▶ _Text excerpt_
BEGIN

During the departure of a father and his daughter, who is ailing from a serious disease of the time, from a certain hospital of Thessaloniki (could it be the one known today as Hospital for Infectious Diseases?), we come across the preparation of home-made lemonade by the son of the owner of a tavern-coffee shop. The boy squeezes in front of his customers seven lemons, adds three spoonfuls of sugar and starts transferring the mixture from one glass to another; he gradually increases the distance between the glasses to an impressive degree (try it with pomegranate juice).
What follows is a love story that blooms in the midst of the famous Macedonian carnival, when the men dress up as male goats bearing bells; when they party, drink and sing – in the tunes of Bacchus, of Dionysus, of Silenus, of Zateli; on a cold Clean Monday, at the beginning of March. The sweaty bell-bearer removes the goat-head that, heavy like the story, causes him to perspire continuously, and abandons himself to a love that his soul desired – more in love with love itself.
Next, we experience – along with the most fatal of heroes – their sneaky peaks of the “rabbits’ game”… If you hide in the bushes and remain still (at night, under the moonlight), you can admire rabbits, those otherwise rather jittery beings, leave their hiding places and play; like any living creature does on this planet, at least at some point in their lives.
Consistent with her peaks into the animal kingdom, Zateli describes eloquently the coming of wolves to the village (due to the change of weather); the drowned sheep, the taken infants, even the sheep that followed their killer meekly to his lair – as if hypnotized, fatal and without will creatures… A story that we may have heard before, communicated by a person “who we never felt was governed by blind imagination“.

END

▶ _Material supplied_
BEGIN

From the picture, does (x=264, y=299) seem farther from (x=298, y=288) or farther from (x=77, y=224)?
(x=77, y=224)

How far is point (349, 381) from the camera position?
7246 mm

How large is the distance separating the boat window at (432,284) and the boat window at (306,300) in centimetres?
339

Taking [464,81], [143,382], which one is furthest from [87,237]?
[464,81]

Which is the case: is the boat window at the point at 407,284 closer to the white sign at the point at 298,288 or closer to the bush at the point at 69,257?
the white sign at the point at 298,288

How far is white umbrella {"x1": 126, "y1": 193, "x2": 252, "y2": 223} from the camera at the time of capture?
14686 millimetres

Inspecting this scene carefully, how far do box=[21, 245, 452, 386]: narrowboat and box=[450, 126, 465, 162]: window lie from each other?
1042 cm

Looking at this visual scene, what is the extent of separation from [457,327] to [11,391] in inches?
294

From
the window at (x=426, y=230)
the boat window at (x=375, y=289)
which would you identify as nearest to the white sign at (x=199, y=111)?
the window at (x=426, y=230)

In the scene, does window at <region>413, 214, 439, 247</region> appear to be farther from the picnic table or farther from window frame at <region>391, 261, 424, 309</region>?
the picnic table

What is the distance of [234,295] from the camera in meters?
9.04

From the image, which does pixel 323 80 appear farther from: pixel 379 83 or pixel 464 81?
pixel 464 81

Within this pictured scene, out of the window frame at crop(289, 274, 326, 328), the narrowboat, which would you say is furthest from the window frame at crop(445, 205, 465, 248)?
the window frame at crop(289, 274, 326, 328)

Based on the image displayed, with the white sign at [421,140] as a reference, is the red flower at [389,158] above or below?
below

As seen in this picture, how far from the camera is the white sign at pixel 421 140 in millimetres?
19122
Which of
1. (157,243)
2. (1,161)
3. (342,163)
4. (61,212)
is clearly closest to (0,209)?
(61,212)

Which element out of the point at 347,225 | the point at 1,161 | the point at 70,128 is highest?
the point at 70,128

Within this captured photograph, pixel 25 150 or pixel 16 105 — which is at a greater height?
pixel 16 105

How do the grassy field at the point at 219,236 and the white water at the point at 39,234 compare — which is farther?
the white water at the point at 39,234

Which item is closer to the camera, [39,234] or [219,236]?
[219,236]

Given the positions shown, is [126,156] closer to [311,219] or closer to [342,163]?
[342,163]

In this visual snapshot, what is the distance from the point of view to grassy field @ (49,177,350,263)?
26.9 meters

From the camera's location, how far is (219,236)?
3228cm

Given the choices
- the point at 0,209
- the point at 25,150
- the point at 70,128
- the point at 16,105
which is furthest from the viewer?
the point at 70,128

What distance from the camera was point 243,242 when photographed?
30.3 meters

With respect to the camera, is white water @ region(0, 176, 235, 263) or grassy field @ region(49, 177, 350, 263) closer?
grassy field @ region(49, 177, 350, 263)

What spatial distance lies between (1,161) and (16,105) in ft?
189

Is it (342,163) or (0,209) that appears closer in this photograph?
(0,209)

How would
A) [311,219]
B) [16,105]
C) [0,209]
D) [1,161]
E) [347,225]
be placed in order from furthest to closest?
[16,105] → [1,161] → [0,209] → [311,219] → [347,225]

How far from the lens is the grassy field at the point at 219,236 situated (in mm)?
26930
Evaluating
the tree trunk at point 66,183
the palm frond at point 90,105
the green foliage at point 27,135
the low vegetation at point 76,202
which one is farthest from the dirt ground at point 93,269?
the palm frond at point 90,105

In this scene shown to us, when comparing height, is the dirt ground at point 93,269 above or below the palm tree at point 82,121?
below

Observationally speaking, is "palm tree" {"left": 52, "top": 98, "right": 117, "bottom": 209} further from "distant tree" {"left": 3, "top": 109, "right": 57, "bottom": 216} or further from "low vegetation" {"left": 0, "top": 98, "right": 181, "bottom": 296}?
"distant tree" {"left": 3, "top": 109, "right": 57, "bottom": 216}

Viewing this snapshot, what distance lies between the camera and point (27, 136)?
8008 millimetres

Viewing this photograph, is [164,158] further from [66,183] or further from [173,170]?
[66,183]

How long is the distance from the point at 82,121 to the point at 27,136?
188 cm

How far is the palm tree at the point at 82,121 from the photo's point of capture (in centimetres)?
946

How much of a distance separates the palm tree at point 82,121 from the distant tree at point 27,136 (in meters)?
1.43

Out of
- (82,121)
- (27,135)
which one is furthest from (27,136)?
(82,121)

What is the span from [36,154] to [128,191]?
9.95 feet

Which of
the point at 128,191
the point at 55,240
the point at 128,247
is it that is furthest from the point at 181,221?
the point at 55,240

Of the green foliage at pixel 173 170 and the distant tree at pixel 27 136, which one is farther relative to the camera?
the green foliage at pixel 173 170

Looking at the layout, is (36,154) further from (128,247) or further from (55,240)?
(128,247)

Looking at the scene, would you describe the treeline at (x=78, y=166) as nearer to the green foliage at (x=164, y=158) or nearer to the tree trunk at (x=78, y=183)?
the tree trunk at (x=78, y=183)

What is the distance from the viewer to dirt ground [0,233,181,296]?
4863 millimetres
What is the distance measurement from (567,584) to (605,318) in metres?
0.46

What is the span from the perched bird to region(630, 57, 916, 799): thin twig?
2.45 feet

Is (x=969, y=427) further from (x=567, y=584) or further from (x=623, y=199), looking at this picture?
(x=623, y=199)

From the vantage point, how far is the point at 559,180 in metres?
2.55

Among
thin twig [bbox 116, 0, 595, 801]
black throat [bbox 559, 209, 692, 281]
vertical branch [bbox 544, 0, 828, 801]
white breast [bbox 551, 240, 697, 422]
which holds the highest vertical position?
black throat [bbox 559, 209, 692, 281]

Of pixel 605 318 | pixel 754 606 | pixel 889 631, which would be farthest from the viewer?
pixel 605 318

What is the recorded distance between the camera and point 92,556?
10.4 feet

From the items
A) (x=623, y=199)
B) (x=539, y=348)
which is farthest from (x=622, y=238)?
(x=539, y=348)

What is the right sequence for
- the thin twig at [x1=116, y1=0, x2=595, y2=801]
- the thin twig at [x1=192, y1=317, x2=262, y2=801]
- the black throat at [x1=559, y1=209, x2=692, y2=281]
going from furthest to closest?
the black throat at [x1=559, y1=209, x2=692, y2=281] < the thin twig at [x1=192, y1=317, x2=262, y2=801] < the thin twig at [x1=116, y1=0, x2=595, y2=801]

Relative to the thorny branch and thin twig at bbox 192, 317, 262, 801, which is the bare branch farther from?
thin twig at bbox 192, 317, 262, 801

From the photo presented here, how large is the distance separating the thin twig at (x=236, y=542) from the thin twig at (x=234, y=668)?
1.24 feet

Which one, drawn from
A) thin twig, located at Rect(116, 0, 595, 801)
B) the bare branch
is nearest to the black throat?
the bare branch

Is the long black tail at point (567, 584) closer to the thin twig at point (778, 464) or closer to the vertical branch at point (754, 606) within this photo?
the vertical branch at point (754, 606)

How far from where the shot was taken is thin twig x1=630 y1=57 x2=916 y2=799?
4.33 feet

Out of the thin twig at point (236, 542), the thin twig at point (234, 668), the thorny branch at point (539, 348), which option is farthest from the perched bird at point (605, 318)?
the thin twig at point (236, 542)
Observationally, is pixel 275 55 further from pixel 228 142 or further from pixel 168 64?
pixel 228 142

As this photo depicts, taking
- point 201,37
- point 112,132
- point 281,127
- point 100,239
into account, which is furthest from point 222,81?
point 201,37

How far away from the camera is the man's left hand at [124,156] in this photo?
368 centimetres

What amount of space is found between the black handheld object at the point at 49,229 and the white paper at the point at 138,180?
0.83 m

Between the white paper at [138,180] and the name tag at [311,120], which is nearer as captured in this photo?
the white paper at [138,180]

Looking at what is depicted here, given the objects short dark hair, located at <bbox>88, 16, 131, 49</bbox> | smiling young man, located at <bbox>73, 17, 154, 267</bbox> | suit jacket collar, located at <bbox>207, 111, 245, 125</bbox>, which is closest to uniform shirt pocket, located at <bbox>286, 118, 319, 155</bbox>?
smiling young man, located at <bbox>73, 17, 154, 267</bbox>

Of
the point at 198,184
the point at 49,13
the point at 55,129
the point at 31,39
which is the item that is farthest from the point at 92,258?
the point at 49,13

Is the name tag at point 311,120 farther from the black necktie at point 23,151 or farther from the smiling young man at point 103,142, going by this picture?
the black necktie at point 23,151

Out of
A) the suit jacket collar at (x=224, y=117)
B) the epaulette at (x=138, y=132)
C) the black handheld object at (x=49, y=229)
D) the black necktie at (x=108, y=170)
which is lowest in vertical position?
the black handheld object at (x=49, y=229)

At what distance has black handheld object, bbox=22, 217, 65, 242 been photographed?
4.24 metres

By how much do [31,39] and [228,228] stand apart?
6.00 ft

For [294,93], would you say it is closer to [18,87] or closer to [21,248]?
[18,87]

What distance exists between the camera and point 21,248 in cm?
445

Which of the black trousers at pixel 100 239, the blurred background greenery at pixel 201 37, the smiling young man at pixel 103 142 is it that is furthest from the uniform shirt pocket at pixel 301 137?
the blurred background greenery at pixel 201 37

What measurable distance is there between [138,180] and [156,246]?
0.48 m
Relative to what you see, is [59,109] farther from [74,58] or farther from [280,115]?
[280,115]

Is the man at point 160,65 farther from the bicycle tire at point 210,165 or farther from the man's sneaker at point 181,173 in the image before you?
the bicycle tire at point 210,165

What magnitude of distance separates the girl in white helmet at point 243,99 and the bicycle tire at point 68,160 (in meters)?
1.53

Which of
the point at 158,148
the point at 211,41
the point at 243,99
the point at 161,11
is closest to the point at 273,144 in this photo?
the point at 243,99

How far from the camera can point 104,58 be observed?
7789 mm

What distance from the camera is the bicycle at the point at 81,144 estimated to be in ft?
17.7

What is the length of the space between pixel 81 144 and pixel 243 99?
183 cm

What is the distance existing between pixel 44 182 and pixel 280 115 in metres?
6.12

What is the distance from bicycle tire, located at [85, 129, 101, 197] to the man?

END

▶ _Exercises_
(1) List every figure whose tunes the carnival revelers sing in the text about Zateli's stories.
(2) Continue the text about Zateli's stories from its last sentence.

▶ _Answers by item number_
(1) Bacchus, Dionysus, Silenus, Zateli

(2)
The wolf is oft present in the Zatelian world. Perhaps the imperious posture; or the myth regarding the animal’s powers; definitely the triumphant behavior of a wolf caught by a fellow villager (in another novel by Zyranna); all these explain this so compelling obsession. The wolf is there in yet another instance – where else, in yet another of her novels – to determine the constants of a story with beginning, middle, end. From a fairy tale it begins and it is a life like a fairy tale that this particular wolf follows under the moonlight. But this is to be analyzed in another article.
In its final chapters, the book reveals the individuals through which the stories found their way to the author; the circumstances of their deaths; the starting point of her entire literary verve (the death of one of the most handsome and remarkable ancestors “for a young female goat“); the beginning, in essence, of this so rare and worth-exploring species that Zyranna serves.
Reading And with the light of the wolf, they return, you will be irrevocably initiated into Zyranna’s world, depositing any remaining “hopes” of avoidance to the self-fulfilling prophecy of its seduction. Let yourselves go.